WORK ITEM: Retype each line below precisely.

STUDY MATERIAL:
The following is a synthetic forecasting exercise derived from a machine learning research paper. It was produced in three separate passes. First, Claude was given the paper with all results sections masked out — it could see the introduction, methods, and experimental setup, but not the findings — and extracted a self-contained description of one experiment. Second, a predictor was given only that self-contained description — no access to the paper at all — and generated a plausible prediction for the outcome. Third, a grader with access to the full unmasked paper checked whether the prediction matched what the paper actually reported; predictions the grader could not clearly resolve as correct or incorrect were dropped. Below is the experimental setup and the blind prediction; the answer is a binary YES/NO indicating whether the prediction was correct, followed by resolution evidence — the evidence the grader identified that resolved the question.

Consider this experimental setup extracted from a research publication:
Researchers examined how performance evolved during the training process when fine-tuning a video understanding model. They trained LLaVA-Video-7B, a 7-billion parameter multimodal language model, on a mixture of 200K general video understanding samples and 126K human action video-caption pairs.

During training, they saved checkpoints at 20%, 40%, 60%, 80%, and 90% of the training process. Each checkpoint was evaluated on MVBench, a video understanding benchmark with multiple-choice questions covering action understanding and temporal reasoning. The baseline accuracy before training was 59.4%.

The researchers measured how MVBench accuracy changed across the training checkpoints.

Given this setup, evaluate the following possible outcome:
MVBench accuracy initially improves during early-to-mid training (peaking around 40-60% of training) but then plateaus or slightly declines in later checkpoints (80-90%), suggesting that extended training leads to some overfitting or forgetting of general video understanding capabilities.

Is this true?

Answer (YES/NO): NO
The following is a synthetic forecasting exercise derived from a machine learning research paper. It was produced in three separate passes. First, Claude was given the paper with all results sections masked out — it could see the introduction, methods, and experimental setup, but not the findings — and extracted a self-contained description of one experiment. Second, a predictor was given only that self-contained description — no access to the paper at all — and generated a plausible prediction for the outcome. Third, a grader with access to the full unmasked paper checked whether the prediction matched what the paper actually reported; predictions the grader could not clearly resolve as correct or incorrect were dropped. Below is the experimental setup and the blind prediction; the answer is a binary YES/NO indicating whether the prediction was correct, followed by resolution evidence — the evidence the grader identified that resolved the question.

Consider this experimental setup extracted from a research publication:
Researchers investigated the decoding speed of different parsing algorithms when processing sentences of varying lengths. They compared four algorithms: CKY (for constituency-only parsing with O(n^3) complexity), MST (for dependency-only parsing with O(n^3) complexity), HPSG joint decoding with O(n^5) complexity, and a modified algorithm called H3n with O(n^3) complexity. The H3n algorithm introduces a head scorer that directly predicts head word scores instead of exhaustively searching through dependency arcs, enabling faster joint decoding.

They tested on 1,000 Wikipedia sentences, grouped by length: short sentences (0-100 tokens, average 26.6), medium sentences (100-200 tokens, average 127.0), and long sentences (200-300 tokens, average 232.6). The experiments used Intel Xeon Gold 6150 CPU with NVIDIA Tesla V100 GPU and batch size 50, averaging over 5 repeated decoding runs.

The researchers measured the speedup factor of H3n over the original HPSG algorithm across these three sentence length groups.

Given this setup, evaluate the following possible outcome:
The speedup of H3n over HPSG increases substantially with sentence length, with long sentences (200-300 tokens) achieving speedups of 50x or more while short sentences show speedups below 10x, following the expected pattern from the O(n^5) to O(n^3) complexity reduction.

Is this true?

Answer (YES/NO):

RESULT OF THE EXERCISE:
The following is a synthetic forecasting exercise derived from a machine learning research paper. It was produced in three separate passes. First, Claude was given the paper with all results sections masked out — it could see the introduction, methods, and experimental setup, but not the findings — and extracted a self-contained description of one experiment. Second, a predictor was given only that self-contained description — no access to the paper at all — and generated a plausible prediction for the outcome. Third, a grader with access to the full unmasked paper checked whether the prediction matched what the paper actually reported; predictions the grader could not clearly resolve as correct or incorrect were dropped. Below is the experimental setup and the blind prediction; the answer is a binary YES/NO indicating whether the prediction was correct, followed by resolution evidence — the evidence the grader identified that resolved the question.

Consider this experimental setup extracted from a research publication:
Researchers examined how performance evolved during the training process when fine-tuning a video understanding model. They trained LLaVA-Video-7B, a 7-billion parameter multimodal language model, on a mixture of 200K general video understanding samples and 126K human action video-caption pairs.

During training, they saved checkpoints at 20%, 40%, 60%, 80%, and 90% of the training process. Each checkpoint was evaluated on MVBench, a video understanding benchmark with multiple-choice questions covering action understanding and temporal reasoning. The baseline accuracy before training was 59.4%.

The researchers measured how MVBench accuracy changed across the training checkpoints.

Given this setup, evaluate the following possible outcome:
MVBench accuracy initially improves during early-to-mid training (peaking around 40-60% of training) but then plateaus or slightly declines in later checkpoints (80-90%), suggesting that extended training leads to some overfitting or forgetting of general video understanding capabilities.

Is this true?

Answer (YES/NO): NO
The following is a synthetic forecasting exercise derived from a machine learning research paper. It was produced in three separate passes. First, Claude was given the paper with all results sections masked out — it could see the introduction, methods, and experimental setup, but not the findings — and extracted a self-contained description of one experiment. Second, a predictor was given only that self-contained description — no access to the paper at all — and generated a plausible prediction for the outcome. Third, a grader with access to the full unmasked paper checked whether the prediction matched what the paper actually reported; predictions the grader could not clearly resolve as correct or incorrect were dropped. Below is the experimental setup and the blind prediction; the answer is a binary YES/NO indicating whether the prediction was correct, followed by resolution evidence — the evidence the grader identified that resolved the question.

Consider this experimental setup extracted from a research publication:
Researchers investigated the decoding speed of different parsing algorithms when processing sentences of varying lengths. They compared four algorithms: CKY (for constituency-only parsing with O(n^3) complexity), MST (for dependency-only parsing with O(n^3) complexity), HPSG joint decoding with O(n^5) complexity, and a modified algorithm called H3n with O(n^3) complexity. The H3n algorithm introduces a head scorer that directly predicts head word scores instead of exhaustively searching through dependency arcs, enabling faster joint decoding.

They tested on 1,000 Wikipedia sentences, grouped by length: short sentences (0-100 tokens, average 26.6), medium sentences (100-200 tokens, average 127.0), and long sentences (200-300 tokens, average 232.6). The experiments used Intel Xeon Gold 6150 CPU with NVIDIA Tesla V100 GPU and batch size 50, averaging over 5 repeated decoding runs.

The researchers measured the speedup factor of H3n over the original HPSG algorithm across these three sentence length groups.

Given this setup, evaluate the following possible outcome:
The speedup of H3n over HPSG increases substantially with sentence length, with long sentences (200-300 tokens) achieving speedups of 50x or more while short sentences show speedups below 10x, following the expected pattern from the O(n^5) to O(n^3) complexity reduction.

Is this true?

Answer (YES/NO):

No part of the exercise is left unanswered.